**PROMPT:** Below this line are records; transcribe exactly the lines between the one holding "ฟิล์มกระจกกันรอย UC iphone6/6s/6p/6sp/7/7p/8/8p/x/xs/xr/11/11pro" and the one holding "幸福居*屏风隔断时尚玄关白色", inclusive, and omit the pictures.
START INFORMATION SUPPLIED
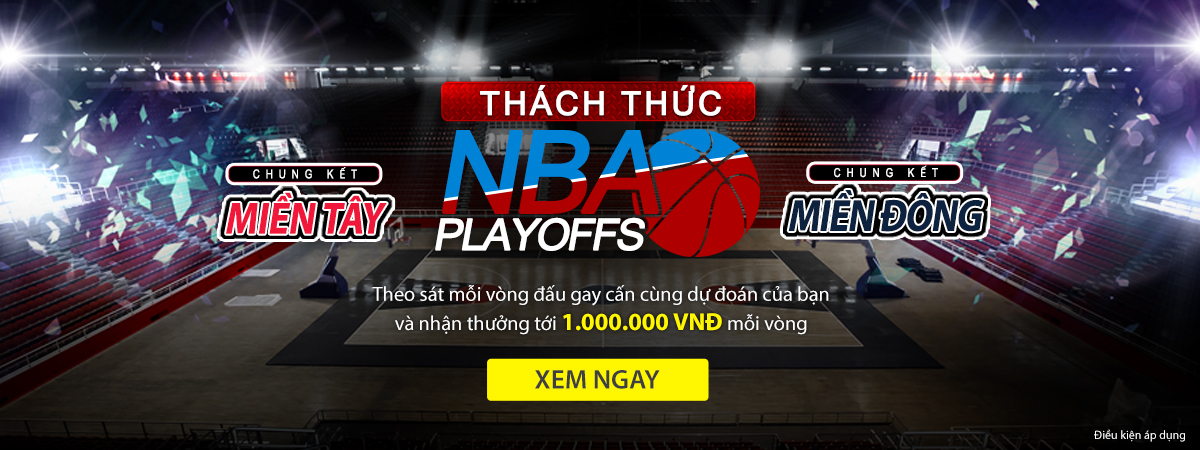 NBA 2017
END INFORMATION SUPPLIED
START INFORMATION SUPPLIED
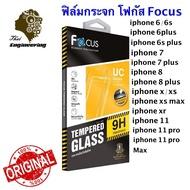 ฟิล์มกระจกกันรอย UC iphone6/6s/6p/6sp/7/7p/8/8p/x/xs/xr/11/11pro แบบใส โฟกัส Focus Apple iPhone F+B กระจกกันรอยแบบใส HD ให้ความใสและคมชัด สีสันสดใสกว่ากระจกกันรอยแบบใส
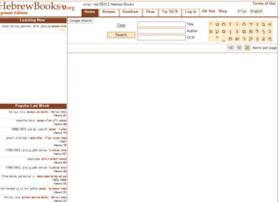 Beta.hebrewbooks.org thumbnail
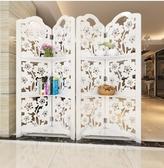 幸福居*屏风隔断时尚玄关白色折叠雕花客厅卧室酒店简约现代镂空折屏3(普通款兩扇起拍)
END INFORMATION SUPPLIED
**RESPONSE TO THIS EXERCISE:**
 ฟิล์มกระจกกันรอย UC iphone6/6s/6p/6sp/7/7p/8/8p/x/xs/xr/11/11pro แบบใส โฟกัส Focus Apple iPhone F+B กระจกกันรอยแบบใส HD ให้ความใสและคมชัด สีสันสดใสกว่ากระจกกันรอยแบบใส
 Beta.hebrewbooks.org thumbnail
 幸福居*屏风隔断时尚玄关白色折叠雕花客厅卧室酒店简约现代镂空折屏3(普通款兩扇起拍)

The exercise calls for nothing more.